Document segment Start Marker
Just when we believe that President Donald Trump’s actions can no longer surprise us, something emerges where reality is stranger than fiction. Now he announced a fund of $1,776 million from the public treasury to compensate his allies who feel that they were “victims” of accusations, investigations or even that they were convicted during the government of Democrat Joe Biden.
Among these “victims” are those responsible for the bloody assault on the federal Capitol on January 6, 2021 to prevent the certification of Biden’s legitimate victory in the 2020 elections. Individuals who, armed to the teeth, attacked police officers and wanted to lynch the then vice president, Mike Pence, and other congressional leaders. They were convicted and were serving prison terms but Trump, after winning the 2024 election, pardoned them and called them “patriots” and “hostages.”
The compensation, of course, does not come from Trump’s pocket but from American taxpayers. The same taxpayers who face high fuel costs due to the war against Iran started by Trump, as well as food, housing and medical care. For those, however, there is no relief because once again Trump shows that he is the president of his contaminated MAGA, but not of the rest of the Americans who suffer the consequences of his public policies.
This shameless idea arises from Trump’s agreement with his own government. The president sued the IRS for $10 billion over the release of his taxes, claiming the government did not do enough to protect this information. He decided to withdraw the lawsuit in exchange for several conditions that include that $1.776 million dollars be dedicated to a fund so that allies of the president who feel that they have been “victims” of investigations can have “compensation.”
Acting Attorney General Todd Blanche had the cynicism to state: “The machinery of government should never be used as a weapon against any American, and it is the intention of this department to correct past mistakes while ensuring that this does not happen again.”
This is the same Department of Justice that is actively pursuing Trump’s opponents or those he perceives as his political “enemies” because they investigated him in the past, such as former FBI Director James Comey or New York Attorney General Letitia James, among others.
Document segment End Marker
Data extract Start Marker
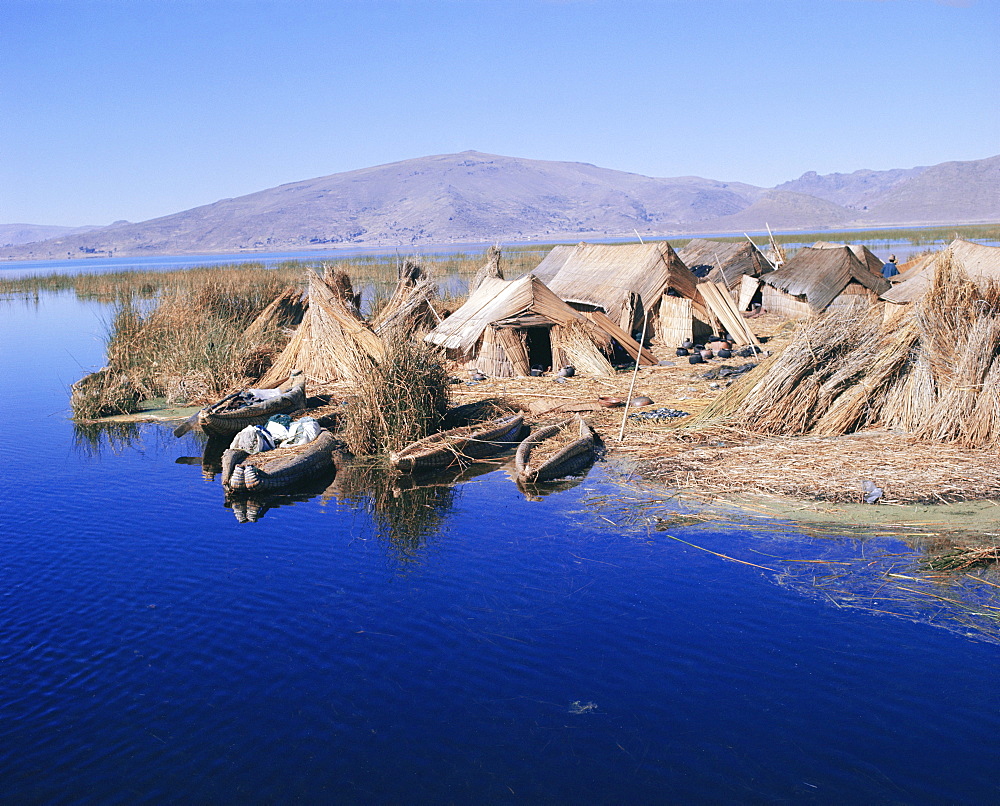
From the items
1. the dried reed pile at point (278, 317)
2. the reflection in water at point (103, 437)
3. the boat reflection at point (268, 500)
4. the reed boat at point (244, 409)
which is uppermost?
the dried reed pile at point (278, 317)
Data extract End Marker
■ What you need to do
1. Answer these questions about the compensation fund article:
(a) For how much money did Trump sue the IRS?
(b) Who is the acting attorney general quoted in the article?
(c) What two words did Trump use for the people he pardoned after winning the 2024 election?
2. Summarize the compensation fund article in two sentences.
3. Extend the article on Trump's compensation fund for his allies, starting after its last sentence.

■ Expected outputs
1.
(a) $10 billion
(b) Todd Blanche
(c) "Patriots" and "hostages"

2. President Trump has announced a fund from the public treasury to compensate allies who feel they were "victims" of accusations, investigations or convictions under the Biden government, including those convicted for the January 6, 2021 assault on the Capitol whom he later pardoned. The fund arises from Trump's withdrawal of his $10 billion lawsuit against the IRS, and it is paid for by taxpayers who get no relief from high costs while the same Department of Justice pursues Trump's perceived enemies.

3.
Apart from being an outrageous proposal because it seeks to reward criminals, it is another example of the waste of taxpayers’ money.
Like his $1 billion ballroom in the White House, or the bottomless barrel into which billions of taxpayer dollars, $170 billion, continue to be thrown into a senseless immigration policy that affects not only the undocumented but citizens and authorized residents. More than 170 US citizens have been detained by ICE. And through the budget reconciliation process, Congress is preparing to grant another $70 billion to ICE and CBP without reforming how their agents operate.
An immigration policy that cost the lives of two American citizens at the hands of immigration agents in Minnesota, not counting the dozens of immigrants killed in detention centers that also receive taxpayer money hand over fist, $45 billion to be exact, but that do not provide adequate medical care and house immigrants, including children, in deplorable conditions.
A system that separates families and affects, especially American children. An analysis by the Brookings Institution found that since Trump took office for his second term, 400,000 immigrants have been detained in the country’s interior. That has impacted some 200,000 children who have lost at least one parent in the process. “Our analysis indicates that it is possible that more than 145,000 US citizen boys and girls have experienced the detention of one of their parents since (Trump) took office, and that more than 22,000 of them have suffered the detention of both parents with whom they lived,” the analysis says.
An immigration policy that discards the economic contributions of the immigrants it detains and deports.
According to the American Immigration Council (AIC), “in 2023, households headed by undocumented immigrants paid $89.8 billion in federal, state and local taxes.” If they stop paying taxes for fear of being located or because they are deported, the United States would lose, according to the Yale Budget Laboratory, between $147,000 and $479,000 million dollars in the next 10 years.
And more than 70% of those detained and eventually deported have no criminal history, contrary to the insurrectionists of January 6, 2021 that Trump now wants to compensate with public funds.